Le chapitre que nous lisons renferme trois paraboles, et la source de tout ce qu’elles enseignent, c’est l’amour. La première nous présente le berger qui a cherché la brebis ; la suivante, la femme qui a cherché la pièce de monnaie ; et la troisième, le père qui a reçu le prodigue. Dans les premières, il est question de recherche ; dans la dernière, il ne s’agit plus de chercher, mais uniquement de la réception par le père, de la manière de recevoir le fils quand il est revenu. Puis, au travers de toutes les trois, nous avons ce grand principe de la joie de Dieu à chercher et à recevoir le pécheur. Sans doute, il y a joie pour le pécheur à être reçu, mais c’est la joie de Dieu de le recevoir ; Dieu agit envers lui selon Son caractère : « Il fallait que nous fissions bonne chère et que nous nous réjouissions » ; et non pas seulement que l’enfant fût heureux.
Chers amis, c’est une vérité très précieuse que celle-là ! C’est la voix que Dieu a fait retentir, et à laquelle tout cœur dans le ciel répond ; c’est la corde que Dieu touche Lui-même, et les échos du ciel en répètent le son ! Et toute âme ici-bas doit entrer par la grâce dans cette sainte harmonie ; — mais quel désaccord produit la propre justice !
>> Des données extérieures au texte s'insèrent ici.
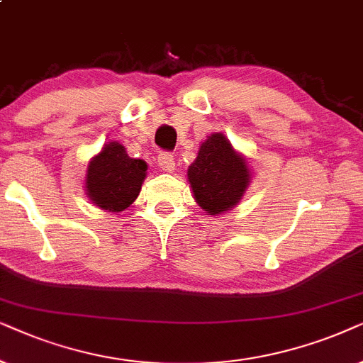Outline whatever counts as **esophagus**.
<instances>
[{
  "mask_svg": "<svg viewBox=\"0 0 363 363\" xmlns=\"http://www.w3.org/2000/svg\"><path fill=\"white\" fill-rule=\"evenodd\" d=\"M156 161L159 164V167H161L162 171H166V172L174 171V166H176V162H174V156L171 152H161L157 156Z\"/></svg>",
  "mask_w": 363,
  "mask_h": 363,
  "instance_id": "1",
  "label": "esophagus"
}]
</instances>
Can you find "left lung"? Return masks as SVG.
I'll use <instances>...</instances> for the list:
<instances>
[{
  "mask_svg": "<svg viewBox=\"0 0 363 363\" xmlns=\"http://www.w3.org/2000/svg\"><path fill=\"white\" fill-rule=\"evenodd\" d=\"M187 179L201 209L219 216L239 204L250 184V172L229 139L214 133L202 143L196 161L187 169Z\"/></svg>",
  "mask_w": 363,
  "mask_h": 363,
  "instance_id": "obj_1",
  "label": "left lung"
}]
</instances>
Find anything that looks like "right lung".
Segmentation results:
<instances>
[{"instance_id":"1","label":"right lung","mask_w":363,"mask_h":363,"mask_svg":"<svg viewBox=\"0 0 363 363\" xmlns=\"http://www.w3.org/2000/svg\"><path fill=\"white\" fill-rule=\"evenodd\" d=\"M146 171L147 164L143 159L129 157L123 144H104L103 151L88 166L86 194L101 209L121 212L138 199Z\"/></svg>"}]
</instances>
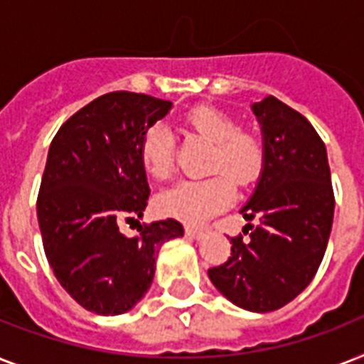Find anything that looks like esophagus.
Masks as SVG:
<instances>
[{
  "mask_svg": "<svg viewBox=\"0 0 364 364\" xmlns=\"http://www.w3.org/2000/svg\"><path fill=\"white\" fill-rule=\"evenodd\" d=\"M185 234H187L188 238H193V240H200V238H204V230H200V228L187 227V228H185Z\"/></svg>",
  "mask_w": 364,
  "mask_h": 364,
  "instance_id": "1",
  "label": "esophagus"
}]
</instances>
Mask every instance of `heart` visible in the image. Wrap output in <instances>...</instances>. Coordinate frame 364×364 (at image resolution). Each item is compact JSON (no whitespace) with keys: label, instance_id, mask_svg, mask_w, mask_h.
<instances>
[{"label":"heart","instance_id":"b5f03b06","mask_svg":"<svg viewBox=\"0 0 364 364\" xmlns=\"http://www.w3.org/2000/svg\"><path fill=\"white\" fill-rule=\"evenodd\" d=\"M183 122L193 134L213 143L208 170L217 176L202 181L177 183L156 196L154 210L159 215L187 225H202L232 204L231 178L240 187H247L259 179L264 168V143L253 132L240 130V122L230 113L213 105L194 107ZM139 162L145 173L156 181H164L173 173L176 145L168 128L156 124L145 132L139 143Z\"/></svg>","mask_w":364,"mask_h":364}]
</instances>
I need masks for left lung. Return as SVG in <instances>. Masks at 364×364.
Instances as JSON below:
<instances>
[{"label": "left lung", "mask_w": 364, "mask_h": 364, "mask_svg": "<svg viewBox=\"0 0 364 364\" xmlns=\"http://www.w3.org/2000/svg\"><path fill=\"white\" fill-rule=\"evenodd\" d=\"M251 109L266 159L242 213L260 225H249L247 240L230 238L228 260L208 276L232 304L264 314L296 299L316 276L333 228L334 193L327 149L310 121L274 96Z\"/></svg>", "instance_id": "left-lung-1"}]
</instances>
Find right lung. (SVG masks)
Returning a JSON list of instances; mask_svg holds the SVG:
<instances>
[{
    "instance_id": "1",
    "label": "right lung",
    "mask_w": 364,
    "mask_h": 364,
    "mask_svg": "<svg viewBox=\"0 0 364 364\" xmlns=\"http://www.w3.org/2000/svg\"><path fill=\"white\" fill-rule=\"evenodd\" d=\"M170 109L147 94H104L60 126L48 147L37 196L43 247L60 285L98 316L132 310L153 283L160 245L183 236L176 219L139 225L134 238L119 230L145 211L139 143Z\"/></svg>"
}]
</instances>
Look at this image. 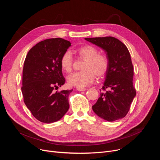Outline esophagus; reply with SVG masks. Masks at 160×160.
Wrapping results in <instances>:
<instances>
[{
    "mask_svg": "<svg viewBox=\"0 0 160 160\" xmlns=\"http://www.w3.org/2000/svg\"><path fill=\"white\" fill-rule=\"evenodd\" d=\"M77 89L79 91H84L86 90V88H77Z\"/></svg>",
    "mask_w": 160,
    "mask_h": 160,
    "instance_id": "1",
    "label": "esophagus"
}]
</instances>
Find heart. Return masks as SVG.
Returning a JSON list of instances; mask_svg holds the SVG:
<instances>
[{
    "mask_svg": "<svg viewBox=\"0 0 160 160\" xmlns=\"http://www.w3.org/2000/svg\"><path fill=\"white\" fill-rule=\"evenodd\" d=\"M78 56L84 60L81 69L68 77L69 84L79 88L86 87L93 82L95 75L102 78L106 74L110 67V61L108 56L102 53H98V49L91 45H83L77 49ZM73 60L69 51L65 52L60 59V66L63 71L71 73L72 71Z\"/></svg>",
    "mask_w": 160,
    "mask_h": 160,
    "instance_id": "obj_1",
    "label": "heart"
}]
</instances>
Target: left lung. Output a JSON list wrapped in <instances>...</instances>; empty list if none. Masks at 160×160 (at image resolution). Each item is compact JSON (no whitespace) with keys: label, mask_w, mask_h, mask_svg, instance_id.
Here are the masks:
<instances>
[{"label":"left lung","mask_w":160,"mask_h":160,"mask_svg":"<svg viewBox=\"0 0 160 160\" xmlns=\"http://www.w3.org/2000/svg\"><path fill=\"white\" fill-rule=\"evenodd\" d=\"M85 39L104 49L110 61L102 92L92 106L93 110L108 121L122 119L128 113L136 95L133 84V67L128 50L121 41L111 36Z\"/></svg>","instance_id":"8db88e82"}]
</instances>
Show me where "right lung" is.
<instances>
[{"mask_svg":"<svg viewBox=\"0 0 160 160\" xmlns=\"http://www.w3.org/2000/svg\"><path fill=\"white\" fill-rule=\"evenodd\" d=\"M71 46L62 38L42 41L28 52L22 70L21 88L24 102L38 121L50 123L59 121L68 111L71 90L55 91L63 86L60 59Z\"/></svg>","mask_w":160,"mask_h":160,"instance_id":"right-lung-1","label":"right lung"}]
</instances>
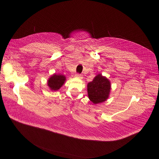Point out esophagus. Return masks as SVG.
Segmentation results:
<instances>
[{"label": "esophagus", "instance_id": "1", "mask_svg": "<svg viewBox=\"0 0 159 159\" xmlns=\"http://www.w3.org/2000/svg\"><path fill=\"white\" fill-rule=\"evenodd\" d=\"M75 77L79 78V79H82V78H83V77H82V75H80V74H79V73L75 74Z\"/></svg>", "mask_w": 159, "mask_h": 159}]
</instances>
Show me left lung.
<instances>
[{"label": "left lung", "mask_w": 159, "mask_h": 159, "mask_svg": "<svg viewBox=\"0 0 159 159\" xmlns=\"http://www.w3.org/2000/svg\"><path fill=\"white\" fill-rule=\"evenodd\" d=\"M87 88L89 100L96 104L106 101L109 97L111 83L106 77L98 74L92 81L88 83Z\"/></svg>", "instance_id": "left-lung-1"}]
</instances>
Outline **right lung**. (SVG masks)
<instances>
[{"label": "right lung", "instance_id": "1", "mask_svg": "<svg viewBox=\"0 0 159 159\" xmlns=\"http://www.w3.org/2000/svg\"><path fill=\"white\" fill-rule=\"evenodd\" d=\"M66 81V77L63 75L53 74L48 80V86L52 91L59 89Z\"/></svg>", "mask_w": 159, "mask_h": 159}]
</instances>
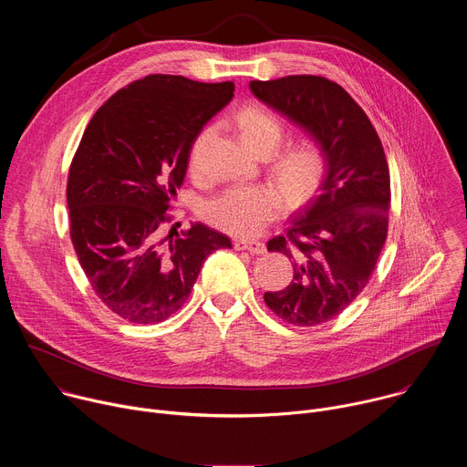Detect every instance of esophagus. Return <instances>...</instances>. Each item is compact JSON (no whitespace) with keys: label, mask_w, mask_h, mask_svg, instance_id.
I'll return each instance as SVG.
<instances>
[{"label":"esophagus","mask_w":467,"mask_h":467,"mask_svg":"<svg viewBox=\"0 0 467 467\" xmlns=\"http://www.w3.org/2000/svg\"><path fill=\"white\" fill-rule=\"evenodd\" d=\"M234 247L240 251H249L253 254H262L265 251L264 242H258V240H236Z\"/></svg>","instance_id":"obj_1"}]
</instances>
Jésus Lui-même est venu publier la joie et la grâce de Dieu ; et Il place cette joie et cette grâce en contraste avec les sentiments du fils aîné, de tout homme à propre justice, quoique dans un sens restreint, il soit ici question des Juifs spécialement. Jésus est venu, et cette voix qui a retenti du ciel en amour, nous la lisons dans le cœur de Christ ici-bas. Combien cela est doux ! Et même, dans un sens, il y a plus de douceur à l’entendre ici-bas qu’en haut dans le ciel : c’est dans ce monde que l’homme doit être atteint par cet amour, et c’est dans ce monde que l’amour de Dieu est si étonnant. L’amour est naturel dans le ciel ; mais ici, sur la terre, parmi nous, Dieu a manifesté ce qu’Il est, Dieu a manifesté qu’Il prend Son plaisir à sauver des pécheurs ; et les anges désirent de regarder dans le fond de cet amour !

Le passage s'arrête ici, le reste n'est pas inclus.